Is this hybrid-apu-thing chip design possible/feasible ?

-Slacker- · Nov 15, 2011

I'm thinking a true hybrid apu, one that uses it's components, or part of it's components to do both 3d render stuff and "regular cpu stuff", unlike current apus, where the cpu and gpu are designed to do completely separate tasks.

I got the idea from the way multi core cpus handle multi threaded loads; With encoding, encrypting and other professional sorts of applications as an exception, most multi threaded programs end up using 1~2 cores properly, while barely sipping in to the rest of the cores on occasions, which means the potential of the rest of those cores is usually wasted.

So why not have a cpu design that incorporates more than one type/size of core - a few main cores that handle the grunt of the number crunching, and several "little" cores that pick off whatever non-intensive threads that remain?

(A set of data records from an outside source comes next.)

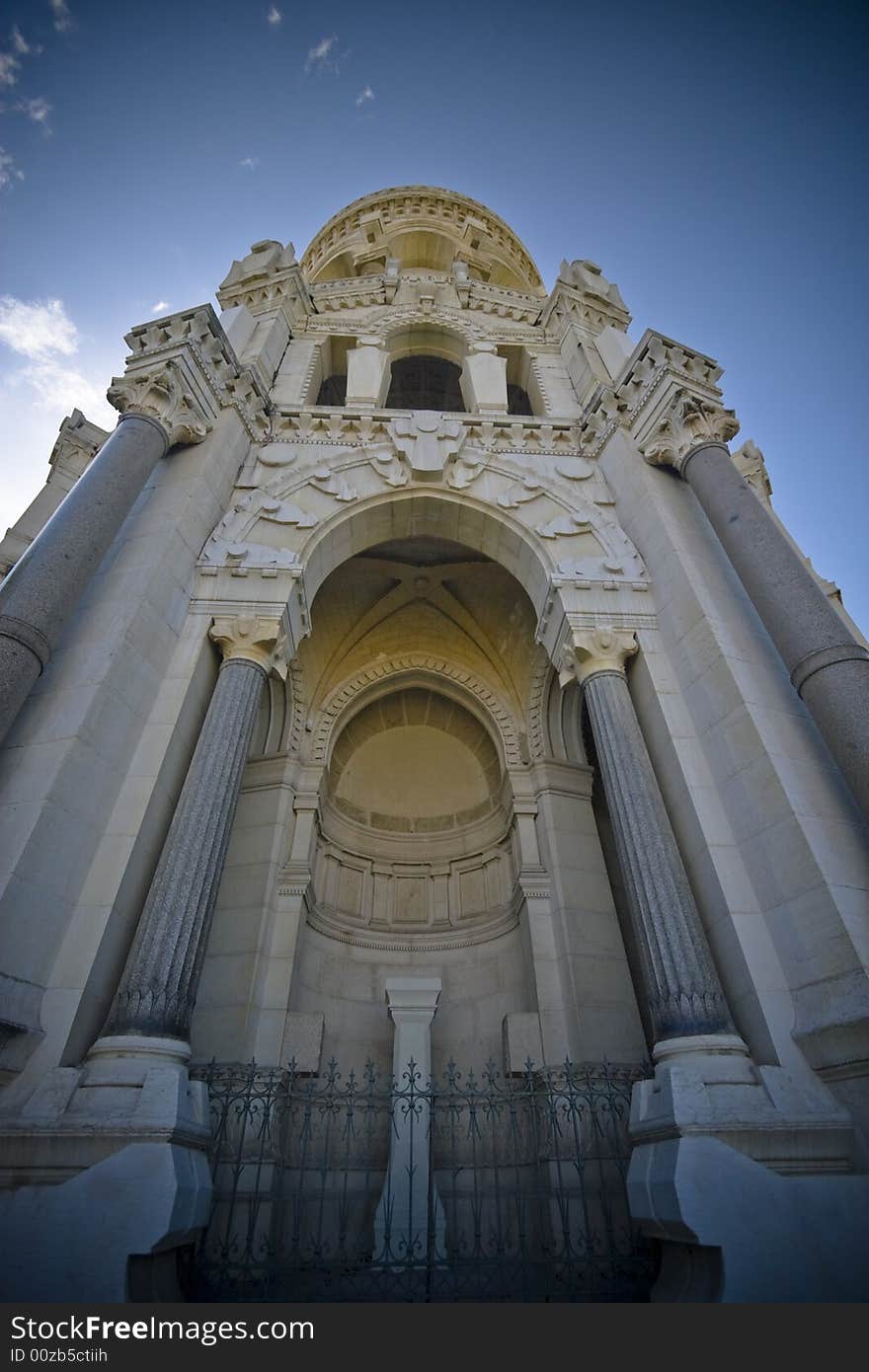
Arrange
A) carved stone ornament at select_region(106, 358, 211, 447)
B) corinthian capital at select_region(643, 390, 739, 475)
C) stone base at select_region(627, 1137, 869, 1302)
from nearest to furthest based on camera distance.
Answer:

To expand on the above - since the little cores are, well, small, and could be crammed on the die even by the dozens, would it be possible that they acted as graphical processors as well? (from what I can see gpus like massively parallelized, low performance processors).

^For example, these small cores could either

-Act as complementary cores to the main cores of the cpu, as described in the paragraph before the one above.

or

-Complement the cores/stream processors on the actual GPU.

Like so:

Well?

(No, you can't have whatever I'm smoking. Get your own.)

sm625 · Nov 15, 2011

What we need is a 4 issue core with 4 integer clusters and a fpu that consists of 16SP. The scheduler should be able to process all gpu instructions the same way it handles cpu instructions. The ROPs can be somewhere else on the die but the shaders definitely should be in the core. If AMD knew what they were doing we'd have 10 times the number of polygons per second we have now. It would be able to take 8 SSE4 instructions, fuse them, and process all of them in one clock cycle via the 16 SPs. It would be able to process 4 256 bit AVX instructions in one clock cycle.

-Slacker- · Nov 15, 2011

I gotta admit, I'm not savvy enough to understand all that but, from the sounds of it, it seems better than my idea.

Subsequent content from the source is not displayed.